Now, at this point, we can say that we are ready. It was just a remaining matter of “who would prove the Taniyama-Shimura conjecture,” and the person who achieved that was Andrew Wiles.

When Wiles was just 10 years old, he encountered “Fermat’s Last Theorem” and became determined to prove it, which is a very dramatic story. However, he received advice to stay away from “Fermat’s Last Theorem” and was warned that if he couldn’t prove it, he wouldn’t have any achievements as a mathematician. So, he decided to pursue a different research topic while suppressing his own desire.

The subject he chose to study was called “Iwasawa theory,” which is another theory created by a Japanese mathematician. He became renowned as an expert in “Iwasawa theory.”

Afterwards, Wiles began working on his childhood dream of proving “Fermat’s Last Theorem”, but he didn’t tell anyone except his wife about it. His attitude was seen as unusual, as mathematicians usually deepen their thinking by discussing their current research with other mathematicians. It seems that he didn’t have contact with other mathematicians and didn’t even talk about what he was researching, but worked tirelessly in the attic.

Then one day, Wiles presented his theory to a group of mathematicians. Although they didn’t know what he was researching, as his theory was explained, they became convinced it was about “Fermat’s Last Theorem” and when he announced “proof completed”, they were filled with excitement.

However, this was the beginning of Wiles’ agony.

In both mathematics and science, published papers go through a process called “peer review,” in which they are evaluated by other scholars. And during this peer review, a fatal flaw was found in Wiles’ proof.

The person who could fill this gap, which Wiles could not, would be recognized as the “one who proved Fermat’s Last Theorem.” While Wiles had been studying alone and had completed most of the proof by himself, if he didn’t solve this last remaining problem, someone else would be recognized as the one who finally pluged the hole.

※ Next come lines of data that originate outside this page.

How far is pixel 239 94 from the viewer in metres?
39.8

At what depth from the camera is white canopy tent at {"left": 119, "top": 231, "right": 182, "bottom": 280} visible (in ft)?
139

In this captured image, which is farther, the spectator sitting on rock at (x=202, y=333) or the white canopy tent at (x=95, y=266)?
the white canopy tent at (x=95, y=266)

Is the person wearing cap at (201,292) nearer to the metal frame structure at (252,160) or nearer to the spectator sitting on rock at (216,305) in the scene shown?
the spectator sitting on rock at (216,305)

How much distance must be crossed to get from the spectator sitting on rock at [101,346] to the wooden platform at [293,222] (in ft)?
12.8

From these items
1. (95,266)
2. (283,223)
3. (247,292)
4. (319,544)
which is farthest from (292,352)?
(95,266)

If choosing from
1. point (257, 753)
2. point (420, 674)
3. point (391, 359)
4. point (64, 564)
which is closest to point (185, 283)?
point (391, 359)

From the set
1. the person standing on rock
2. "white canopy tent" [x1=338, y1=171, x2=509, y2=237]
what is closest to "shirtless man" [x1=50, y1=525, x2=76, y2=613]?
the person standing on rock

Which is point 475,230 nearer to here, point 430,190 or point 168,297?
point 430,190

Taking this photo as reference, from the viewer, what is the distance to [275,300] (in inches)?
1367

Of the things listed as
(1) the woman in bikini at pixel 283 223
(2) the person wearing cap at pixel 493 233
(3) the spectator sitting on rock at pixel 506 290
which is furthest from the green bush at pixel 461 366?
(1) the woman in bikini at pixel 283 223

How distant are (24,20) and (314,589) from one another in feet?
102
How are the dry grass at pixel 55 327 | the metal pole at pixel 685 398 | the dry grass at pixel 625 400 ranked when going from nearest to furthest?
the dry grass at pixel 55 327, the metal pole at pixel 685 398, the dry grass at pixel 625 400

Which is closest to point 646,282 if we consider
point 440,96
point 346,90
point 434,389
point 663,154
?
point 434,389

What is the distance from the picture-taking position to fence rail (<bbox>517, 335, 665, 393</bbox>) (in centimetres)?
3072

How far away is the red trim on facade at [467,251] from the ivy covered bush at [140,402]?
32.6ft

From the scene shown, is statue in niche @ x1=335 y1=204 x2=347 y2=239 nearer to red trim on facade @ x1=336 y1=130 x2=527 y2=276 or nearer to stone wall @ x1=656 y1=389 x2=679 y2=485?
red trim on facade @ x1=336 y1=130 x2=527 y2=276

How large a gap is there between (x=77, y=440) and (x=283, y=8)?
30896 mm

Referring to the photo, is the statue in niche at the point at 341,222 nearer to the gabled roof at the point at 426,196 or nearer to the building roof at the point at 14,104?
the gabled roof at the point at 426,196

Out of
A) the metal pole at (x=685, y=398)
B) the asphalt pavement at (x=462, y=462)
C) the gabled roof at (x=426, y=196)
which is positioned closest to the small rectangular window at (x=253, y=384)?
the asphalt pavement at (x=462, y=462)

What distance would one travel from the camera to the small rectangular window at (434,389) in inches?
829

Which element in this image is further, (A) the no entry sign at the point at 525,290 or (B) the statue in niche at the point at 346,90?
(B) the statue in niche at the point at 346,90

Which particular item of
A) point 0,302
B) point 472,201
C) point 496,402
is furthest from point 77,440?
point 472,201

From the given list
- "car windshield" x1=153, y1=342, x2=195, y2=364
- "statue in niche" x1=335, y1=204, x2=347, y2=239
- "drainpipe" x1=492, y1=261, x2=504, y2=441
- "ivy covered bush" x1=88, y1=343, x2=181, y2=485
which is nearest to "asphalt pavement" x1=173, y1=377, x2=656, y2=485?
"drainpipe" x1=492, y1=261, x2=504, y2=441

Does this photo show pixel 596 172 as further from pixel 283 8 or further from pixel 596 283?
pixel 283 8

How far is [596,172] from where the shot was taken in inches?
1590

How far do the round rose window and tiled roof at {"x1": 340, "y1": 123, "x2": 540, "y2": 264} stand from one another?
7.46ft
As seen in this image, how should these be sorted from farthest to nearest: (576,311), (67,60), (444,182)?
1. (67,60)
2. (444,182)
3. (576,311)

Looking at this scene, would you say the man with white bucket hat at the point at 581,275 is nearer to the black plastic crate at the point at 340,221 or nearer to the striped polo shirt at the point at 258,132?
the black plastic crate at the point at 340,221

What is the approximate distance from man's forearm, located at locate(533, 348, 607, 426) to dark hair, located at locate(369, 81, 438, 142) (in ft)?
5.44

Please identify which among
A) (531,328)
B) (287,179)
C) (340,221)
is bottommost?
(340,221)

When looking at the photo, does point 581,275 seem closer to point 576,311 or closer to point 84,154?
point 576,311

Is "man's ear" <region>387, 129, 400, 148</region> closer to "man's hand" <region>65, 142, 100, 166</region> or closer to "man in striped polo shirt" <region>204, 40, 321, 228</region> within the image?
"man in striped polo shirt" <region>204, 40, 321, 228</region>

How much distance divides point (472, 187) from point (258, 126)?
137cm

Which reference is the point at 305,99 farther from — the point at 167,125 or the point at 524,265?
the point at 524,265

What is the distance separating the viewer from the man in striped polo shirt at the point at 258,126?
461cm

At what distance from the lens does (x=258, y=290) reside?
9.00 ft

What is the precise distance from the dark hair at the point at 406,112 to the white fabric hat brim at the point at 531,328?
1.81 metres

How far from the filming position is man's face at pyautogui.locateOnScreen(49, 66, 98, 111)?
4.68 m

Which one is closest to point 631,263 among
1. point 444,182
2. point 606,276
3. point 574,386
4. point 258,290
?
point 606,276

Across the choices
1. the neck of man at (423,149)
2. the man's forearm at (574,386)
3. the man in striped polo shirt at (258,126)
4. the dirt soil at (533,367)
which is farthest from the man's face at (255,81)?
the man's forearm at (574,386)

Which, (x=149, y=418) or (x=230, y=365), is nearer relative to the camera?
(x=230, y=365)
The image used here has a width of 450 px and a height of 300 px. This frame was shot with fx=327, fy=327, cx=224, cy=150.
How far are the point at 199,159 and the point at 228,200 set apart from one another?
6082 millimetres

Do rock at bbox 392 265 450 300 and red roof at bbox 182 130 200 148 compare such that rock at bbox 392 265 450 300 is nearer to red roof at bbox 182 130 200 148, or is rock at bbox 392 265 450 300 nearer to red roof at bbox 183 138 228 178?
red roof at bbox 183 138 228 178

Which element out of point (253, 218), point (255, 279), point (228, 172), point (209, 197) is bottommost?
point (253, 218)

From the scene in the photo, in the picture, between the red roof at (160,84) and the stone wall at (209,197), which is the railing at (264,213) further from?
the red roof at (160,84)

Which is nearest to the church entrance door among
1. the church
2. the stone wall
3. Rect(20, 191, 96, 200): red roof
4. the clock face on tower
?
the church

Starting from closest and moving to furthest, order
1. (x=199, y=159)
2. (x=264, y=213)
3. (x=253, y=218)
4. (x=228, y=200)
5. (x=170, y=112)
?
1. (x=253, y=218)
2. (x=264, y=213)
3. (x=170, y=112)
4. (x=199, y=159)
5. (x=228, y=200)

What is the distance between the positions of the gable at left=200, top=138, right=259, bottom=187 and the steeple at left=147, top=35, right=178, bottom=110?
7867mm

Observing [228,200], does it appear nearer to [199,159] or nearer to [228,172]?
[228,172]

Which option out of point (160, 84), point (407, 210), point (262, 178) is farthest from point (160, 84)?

Wiles was backed into a corner. He couldn’t think of anything. He was about to give up… that was the moment he had an inspiration.

He thought that “Iwasawa theory” might be applicable. What a surprise, the “Iwasawa theory,” in which he was renowned as an expert, was the key piece to plug the last hole in Wiles’ proof.

And thus, the proof of “Fermat’s Last Theorem” was completed. Naturally, Wiles received praise from all over the world, but he could not win the “Fields Medal,” which is said to be the highest award in the field of mathematics, because there is an age limit of 40 or younger. I’ve heard that it’s because “important mathematical work can only be done when they’re young.” However, instead of giving him the “Fields Medal,” the International Mathematical Union gave Wiles a special commendation.

Even looking only at Wiles, who gave the final proof, this story is packed with drama. When you consider all the mathematicians who were directly or indirectly involved in “Fermat’s Last Theorem,” it is a very attractive story with a human drama that is far beyond the world of mathematics.

Conclusion

When it comes to math, it’s often thought of as “boring.” However, the drama created by those who seriously engage with math is anything but “boring.”

Whether it’s Simon Singh or “Math Girls,” difficult math descriptions may come up, but if you don’t understand something, you can just skip it. I definitely want you to experience how many people have struggled with math.